===== Excerpt provided =====

0

I have a table of events where each event has a title and description. Searches should search both columns:

title: Dick(ens) and Jane
description: Meet weekly to discuss classic books!

Given the above, I would like a query of book club to match.

My index:

CREATE INDEX evsearch_idx on events using gist((title || ' ' || description) gist_trgm_ops)

My query:

SELECT * FROM events WHERE title || ' ' || description ILIKE '%book club%'

I think the problem is that I'm fundamentally misunderstanding how an index works and therefore it's attempting to match the entire string book club to various three-letter combinations but I'm not sure how to fix this.

Matt
  • 2,953
  • 3
  • 27
  • 46
  • Maybe you want `SELECT * FROM events WHERE title || ' ' || description SIMILAR TO '%(book|club)%'` [demo](https://dbfiddle.uk/?rdbms=postgres_11&fiddle=e79d5a66a50c35458b9e9a245f8d297e) – Lukasz Szozda Sep 08 '18 at 06:54
  • If I search for `jane`, nothing is returned in this case. Do I need to use `ILIKE` for one word and `SIMILAR TO` when finding multiple? – Matt Sep 08 '18 at 07:43
  • `SELECT * FROM events WHERE title || ' ' || description SIMILAR TO '%(Jane)%'` – Lukasz Szozda Sep 08 '18 at 09:04

1 Answers1

0

ILIKE will always try to match the whole string. For example, to match ILIKE '%book club%', a string needs to include the whole string book club.

===== Record excerpts =====

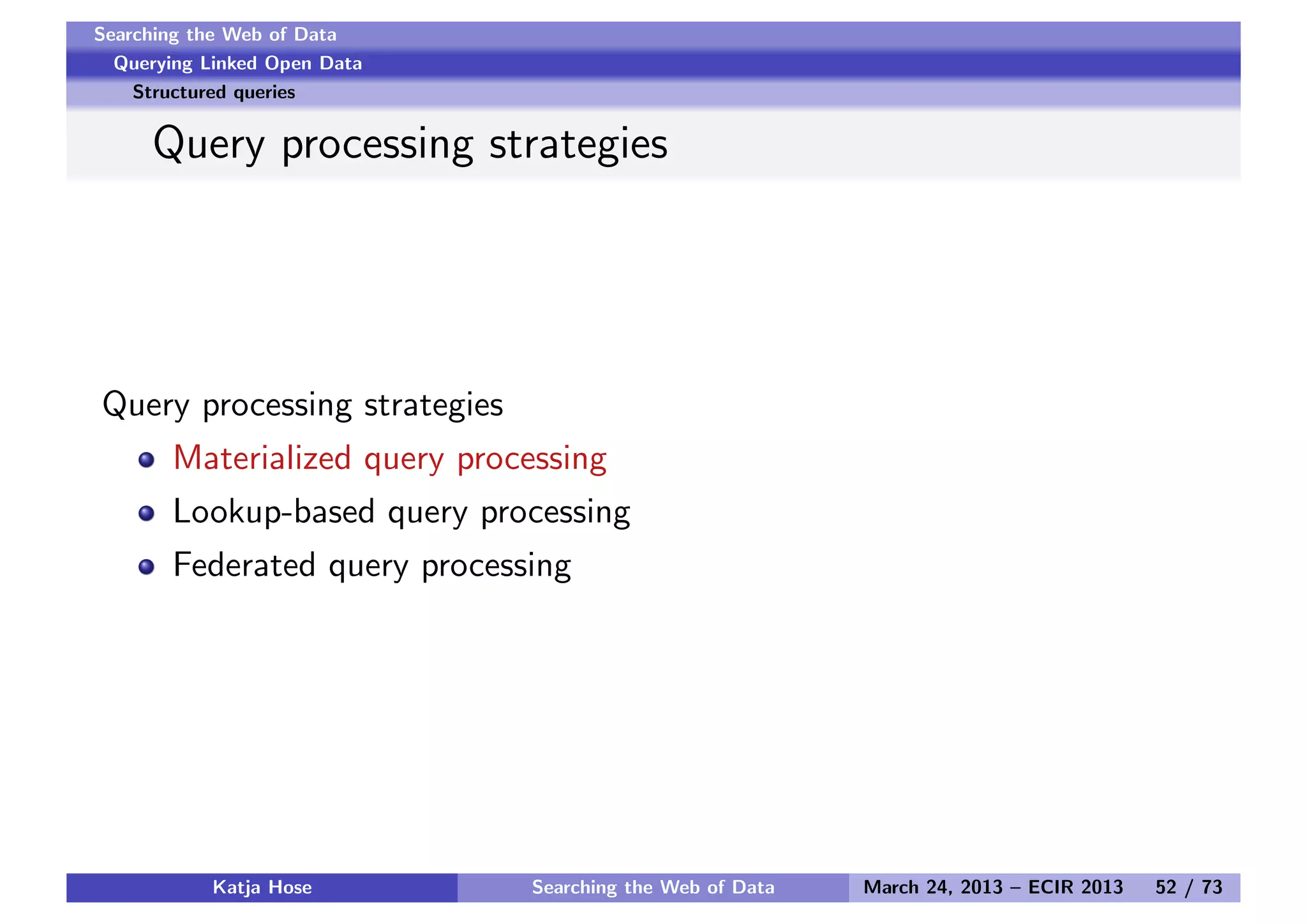 Searching the Web of Data
Querying Linked Open Data
Structured queries

Query processing strategies

Query processing strategies

- Materialized query processing
- Lookup-based query processing
- Federated query processing

Katja Hose
Searching the Web of Data
March 24, 2013 – ECIR 2013 52 / 73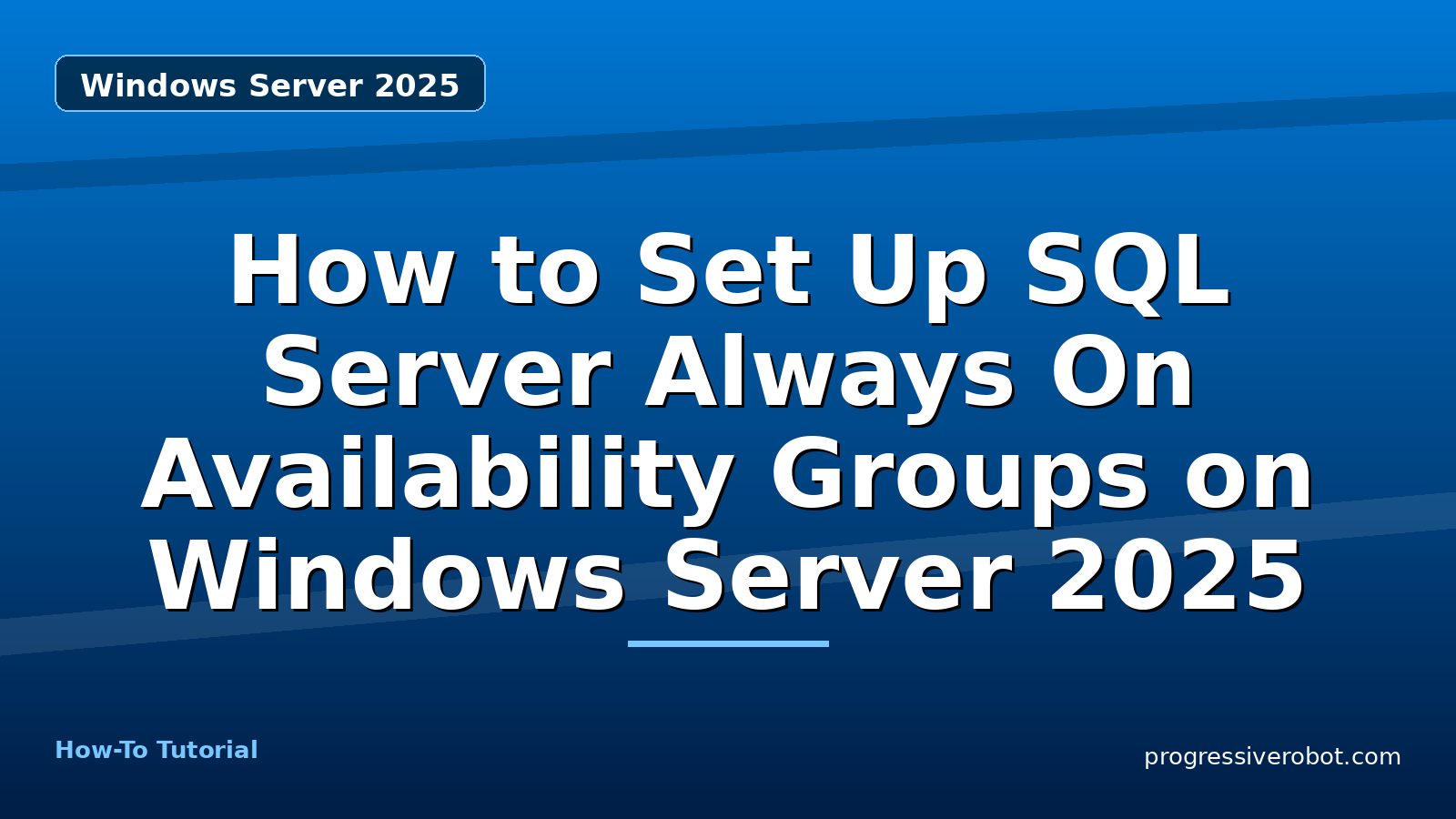 Windows Server 2025

How to Set Up SQL Server Always On Availability Groups on Windows Server 2025

How-To Tutorial

progressiverobot.com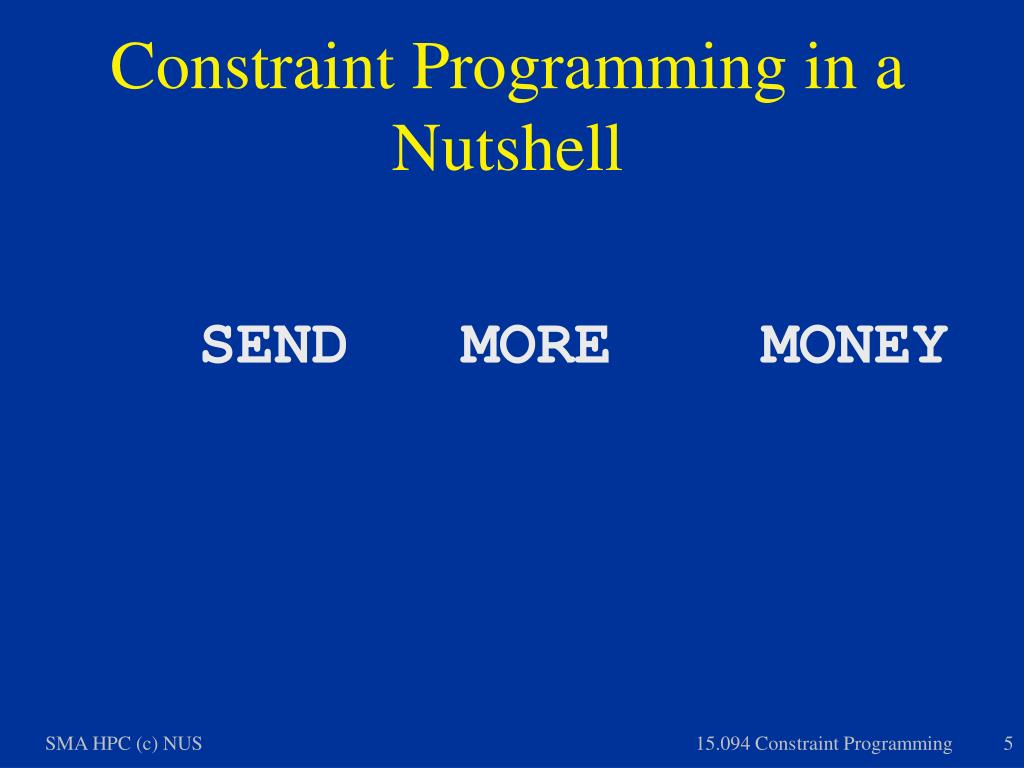 Constraint Programming in a Nutshell

SEND MORE MONEY

SMA HPC (c) NUS

15.094 Constraint Programming

5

=====

• Work to complete:
• A. Answer these questions from the PostgreSQL search thread, one per line:
(i) Which operator class is specified in the index definition?
(ii) What description is given for the example event?
(iii) According to the answer, what does ILIKE always try to match?
• B. Quote the stretch of the PostgreSQL search thread from "title: Dick(ens) and" through "gist((title || ' ' || description) gist_trgm_ops)".
The data is not needed for what follows.

• Outputs for the tasks:
• A.
(i) gist_trgm_ops
(ii) Meet weekly to discuss classic books!
(iii) The whole string

• B.
title: Dick(ens) and Jane
description: Meet weekly to discuss classic books!

Given the above, I would like a query of book club to match.

My index:

CREATE INDEX evsearch_idx on events using gist((title || ' ' || description) gist_trgm_ops)